# [Aufgabe]
Schreiben Sie den Textauszug über die Belegeinsicht bei Betriebskostenabrechnungen vollständig und Wort für Wort ab.

# [Textauszug]
>>>

Betriebskostenabrechnungen weisen häufig Fehler auf. Daher prüfen viele Mieter ihre Abrechnung genau und wollen dazu die Abrechnungsunterlagen des Vermieters einsehen. Dieses Recht auf Belegeinsicht steht den Mietern nach § 259 Abs. 1 Bürgerliches Gesetzbuch (BGB) zu, wie der Bundesgerichtshof entschieden hat (BGH, Urteil vom 08.03.2006, Az.: VIII ZR 78/05, Rz. 22). In diesem Zusammenhang stellt sich dann immer wieder die Frage, ob der Vermieter dem Mieter die Abrechnungsunterlagen kopieren und zuschicken muss. Wie die Rechtslage hier ist, erfahren Sie in diesem Artikel.
Kein Automatismus: Recht auf Belegeinsicht muss geltend gemacht werden
Vorwegzuschicken ist zunächst, dass der Mieter sein Recht auf Belegeinsicht gegenüber dem Vermieter geltend machen muss. Anders als die Übermittlung der Betriebskostenabrechnung, die der Mieter aufgrund der gesetzlichen Vorschriften quasi „automatisch“ jedes Jahr vom Vermieter erhält, muss der Mieter zur Belegeinsicht aktiv werden und diese vom Vermieter einfordern.

<<<

# [Angezeigte Zeilen]
>>>

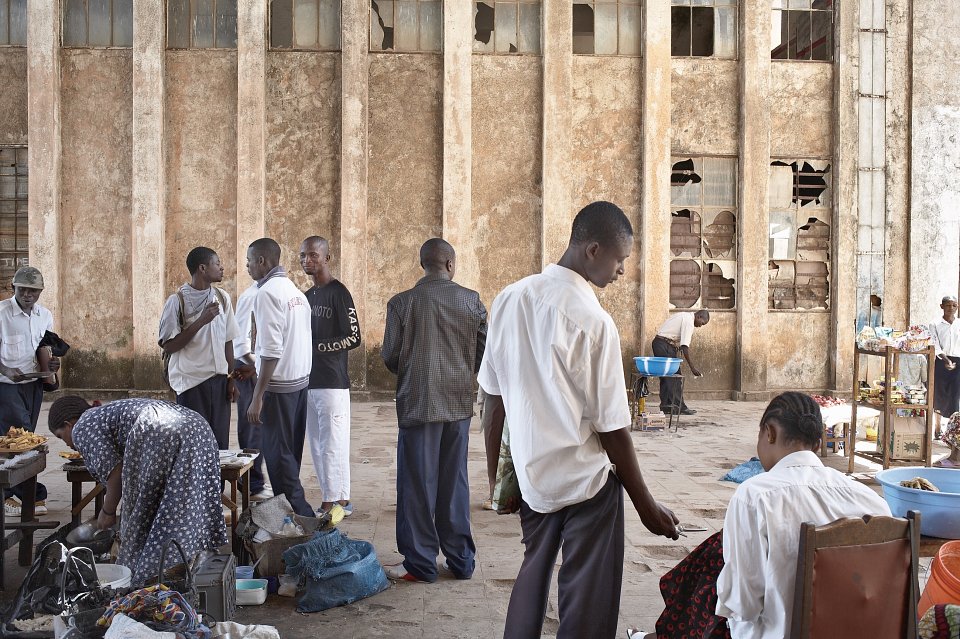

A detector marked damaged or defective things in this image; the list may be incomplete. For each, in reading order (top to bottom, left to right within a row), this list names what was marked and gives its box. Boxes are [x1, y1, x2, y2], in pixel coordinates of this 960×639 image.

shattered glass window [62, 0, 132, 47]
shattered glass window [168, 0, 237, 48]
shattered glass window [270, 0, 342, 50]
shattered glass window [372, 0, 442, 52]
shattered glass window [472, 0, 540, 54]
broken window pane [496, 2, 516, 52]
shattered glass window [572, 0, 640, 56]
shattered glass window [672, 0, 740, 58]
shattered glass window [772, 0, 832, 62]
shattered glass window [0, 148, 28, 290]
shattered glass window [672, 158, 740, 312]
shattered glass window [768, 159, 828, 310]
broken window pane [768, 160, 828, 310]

<<<
>>>

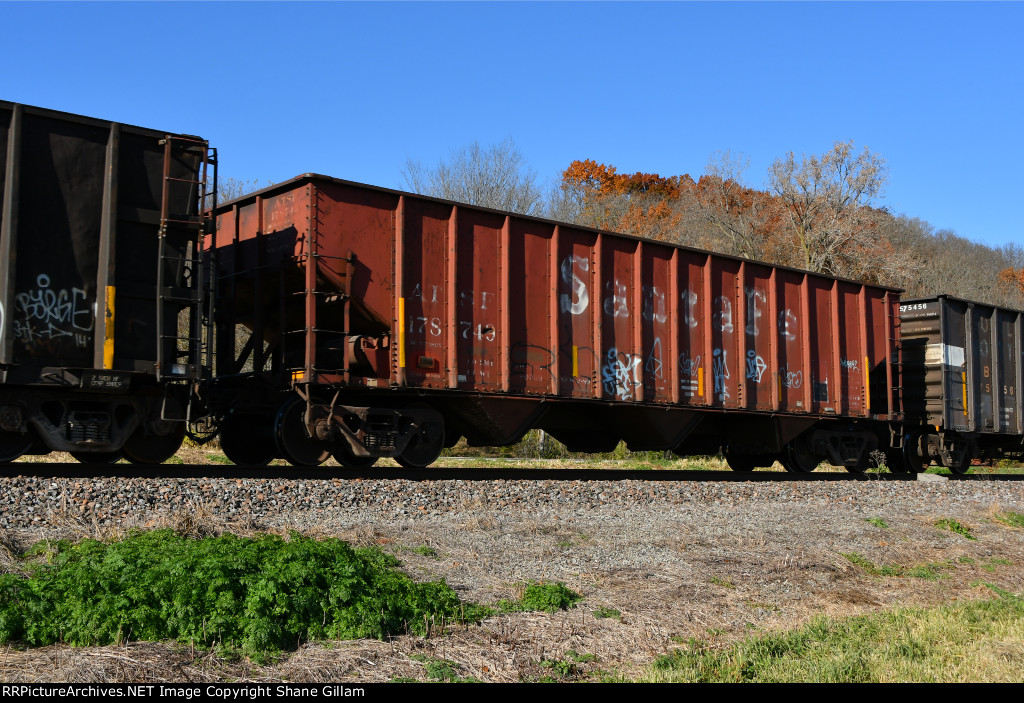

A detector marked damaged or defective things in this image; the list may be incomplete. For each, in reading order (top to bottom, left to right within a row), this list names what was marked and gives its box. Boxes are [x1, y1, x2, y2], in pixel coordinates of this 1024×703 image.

<<<

# [Richtige Antwort]
Betriebskostenabrechnungen weisen häufig Fehler auf. Daher prüfen viele Mieter ihre Abrechnung genau und wollen dazu die Abrechnungsunterlagen des Vermieters einsehen. Dieses Recht auf Belegeinsicht steht den Mietern nach § 259 Abs. 1 Bürgerliches Gesetzbuch (BGB) zu, wie der Bundesgerichtshof entschieden hat (BGH, Urteil vom 08.03.2006, Az.: VIII ZR 78/05, Rz. 22). In diesem Zusammenhang stellt sich dann immer wieder die Frage, ob der Vermieter dem Mieter die Abrechnungsunterlagen kopieren und zuschicken muss. Wie die Rechtslage hier ist, erfahren Sie in diesem Artikel.
Kein Automatismus: Recht auf Belegeinsicht muss geltend gemacht werden
Vorwegzuschicken ist zunächst, dass der Mieter sein Recht auf Belegeinsicht gegenüber dem Vermieter geltend machen muss. Anders als die Übermittlung der Betriebskostenabrechnung, die der Mieter aufgrund der gesetzlichen Vorschriften quasi „automatisch“ jedes Jahr vom Vermieter erhält, muss der Mieter zur Belegeinsicht aktiv werden und diese vom Vermieter einfordern.